I through out all his tiles and picked up a green and red. Then I placed a monument for Green and Blue. I didn’t worry about the Blue, letting someone else take it, since I was more concerned with boosting my own score. After two turns, I was already up to 4.

Unfortunately, people kept handing Gili 5 point conflict victories in various colors. And she had been losing until now, too. On my last turn, I made it to 5 points and I tried to end the game through a conflict by tossing out 4 tiles.
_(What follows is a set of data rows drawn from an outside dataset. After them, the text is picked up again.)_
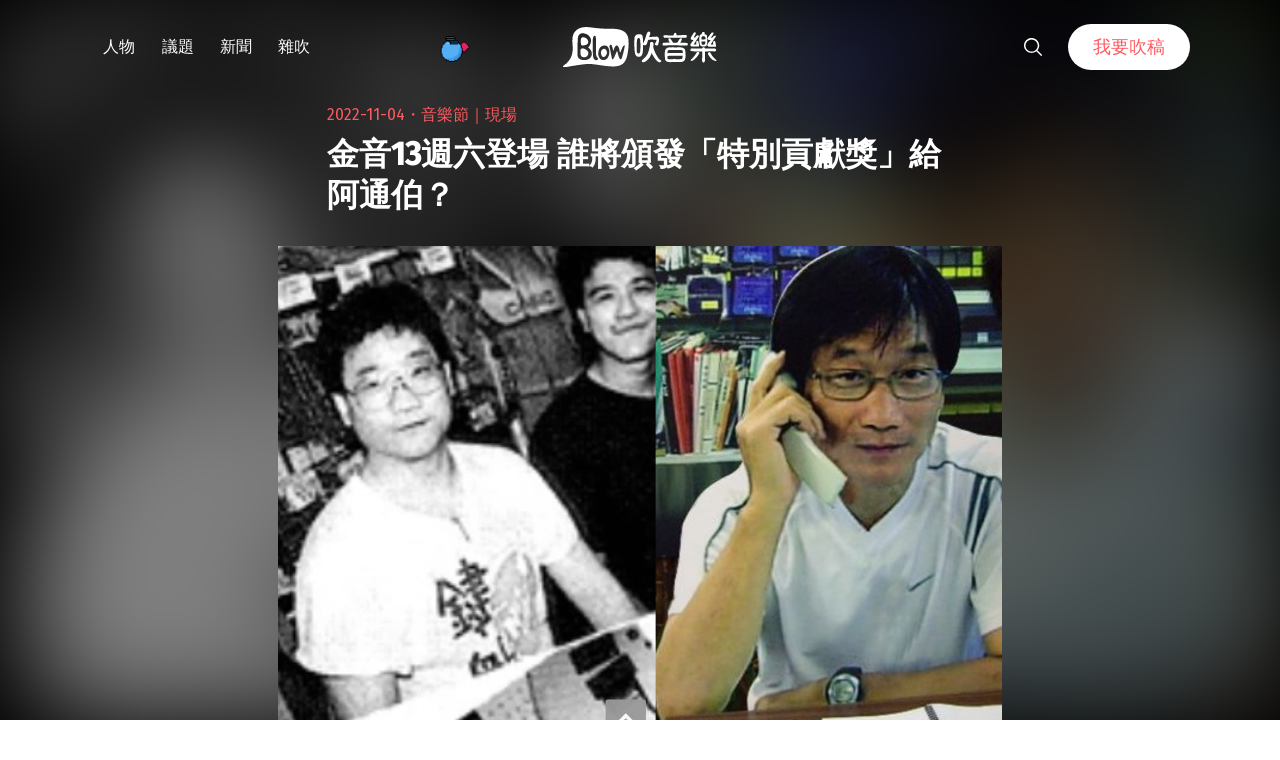

--- FILE ---
content_type: text/html; charset=utf-8
request_url: https://www.google.com/recaptcha/api2/aframe
body_size: 249
content:
<!DOCTYPE HTML><html><head><meta http-equiv="content-type" content="text/html; charset=UTF-8"></head><body><script nonce="lmqMe017JDGZqSo5bEUtnQ">/** Anti-fraud and anti-abuse applications only. See google.com/recaptcha */ try{var clients={'sodar':'https://pagead2.googlesyndication.com/pagead/sodar?'};window.addEventListener("message",function(a){try{if(a.source===window.parent){var b=JSON.parse(a.data);var c=clients[b['id']];if(c){var d=document.createElement('img');d.src=c+b['params']+'&rc='+(localStorage.getItem("rc::a")?sessionStorage.getItem("rc::b"):"");window.document.body.appendChild(d);sessionStorage.setItem("rc::e",parseInt(sessionStorage.getItem("rc::e")||0)+1);localStorage.setItem("rc::h",'1769829181402');}}}catch(b){}});window.parent.postMessage("_grecaptcha_ready", "*");}catch(b){}</script></body></html>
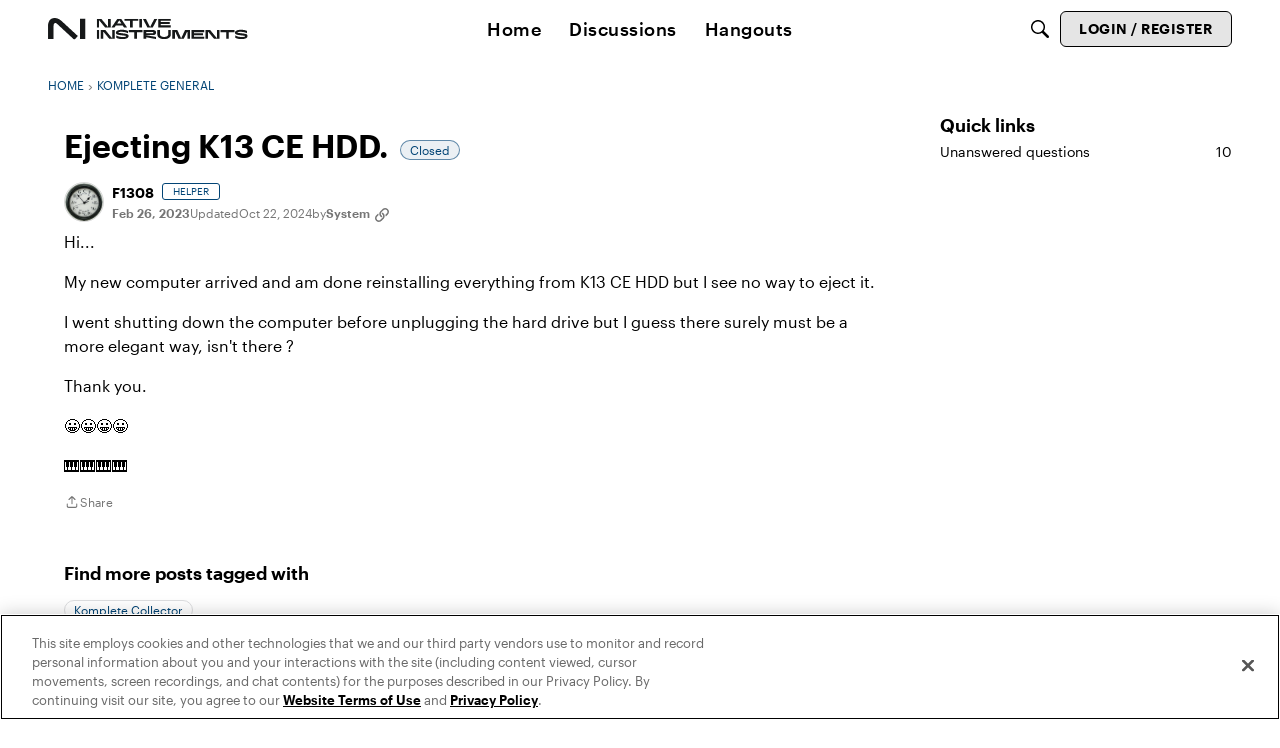

--- FILE ---
content_type: application/x-javascript
request_url: https://community.native-instruments.com/dist/v2/layouts/entries/addons/ElasticSearch/common.DfrZz9Ks.min.js
body_size: -54
content:
import{j as e}from"../../../vendor/vendor/react-core.BgLhaSja.min.js";import{M as i}from"../../../chunks/addons/dashboard/MembersSearchDomain.DWUmlpXW.min.js";import{i as o,o as r,v as t,w as c,h as E,C as s,P as a,x as n,t as m,I as C}from"../../layouts.vvUFNYZl.min.js";const S=(o("search.activeDriver")??"").toLowerCase()==="elasticsearch";S&&r(()=>{t.setSupportsExtensions(!0),c(E)&&s.addDomain(i),a.addSubType({label:m("Categories"),icon:e.jsx(C,{icon:"search-categories"}),type:n}),s.addDomain(a)});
Unfortunately again, I should have just tossed out all my tiles, as I was one tile short of ending the game, which let Gili have one more turn.

Either way, I wasn’t going to win, but I did pretty well considering my starting position.

Lord of the Rings: the Confrontation

Elijah+, Zack

Zack was fresh off of his victory in BMC, but he rarely wins this game against Elijah.


Zack/Elijah 335, Adam/Gili 265

They played three hands. Elijah and Zack took the lead in the first hand, and then the next two hands were 300 point swings either way.


Zack+, Elijah

Zack wanted to play, and Elijah fought to the bitter end.


Jon, Dylan, Adam, David, Elijah, Zack

We played two games, one with me Master, and one with Dylan master. My rule was “All objects pointing different directions” which stymied them for a good number of round. Dylan eventually guessed it.

Dylan then stymied everyone else (I was off playing Bridge) and had to reveal the rule when I kicked everyone out for the evening. His rule was “A prime number of pips”, which Adam cried foul, saying that even if he thought of that he would hev rejected it as too complicated.


Nadine/Zack|Jon, Ben/Binyamin

We sure seem to be playing more and more Bridge. They taught Zack how to play, and then he went over to Zendo while I filled in for him.

Nadine and I had most of the hands, although nothing extravagant. I played 4 out of 5 of them.

The Menorah Game

Jon 46, Dylan 36

Dylan 52, Jon 40

I taught Dylan this. Unfortunately, he’s not much into auction games.


Jon++, Dylan

I also taught (or re-taught) Dylan this. As he is a smart fellow, I simply gave him first move on a 9 by 9 board. The first game was rather close, but in the second he made a serious mistake which let me live on a large section of the board.

Great Game.


Dylan+, Jon

I almost never get to play this deceptively simple and under-appreciated game. I figured Dylan would be willing. We played while simultaneously playing Zendo.

I made a small mistake (are there any others in Checkers?) which prevented me from keeping parity with his jumps. Once ahead, he was able to corner me into resigning.